Reproduce the listing from the line containing "How distant is" through its end, changing "viewer" to "camera" and keeping everything else the same.

- _Records_:
•••

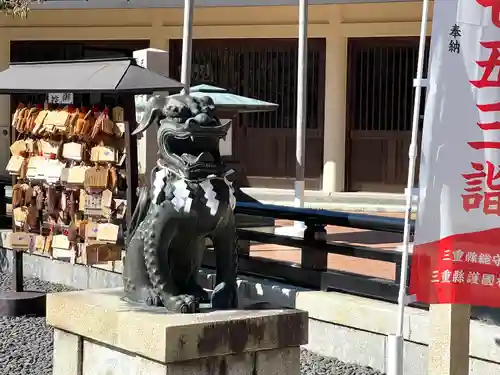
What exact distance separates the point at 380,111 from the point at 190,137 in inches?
458

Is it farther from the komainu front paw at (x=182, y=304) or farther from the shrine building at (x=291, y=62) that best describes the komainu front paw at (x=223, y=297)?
the shrine building at (x=291, y=62)

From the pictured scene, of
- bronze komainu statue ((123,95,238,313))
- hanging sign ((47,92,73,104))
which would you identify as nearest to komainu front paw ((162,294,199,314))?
bronze komainu statue ((123,95,238,313))

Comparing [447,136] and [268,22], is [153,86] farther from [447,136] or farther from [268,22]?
[268,22]

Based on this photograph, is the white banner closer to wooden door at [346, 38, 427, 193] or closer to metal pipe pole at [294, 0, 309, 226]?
metal pipe pole at [294, 0, 309, 226]

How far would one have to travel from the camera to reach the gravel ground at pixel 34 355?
20.3 feet

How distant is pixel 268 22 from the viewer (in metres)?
15.6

•••

- _Solution to this problem_:
How distant is pixel 268 22 from the camera (in metres)?
15.6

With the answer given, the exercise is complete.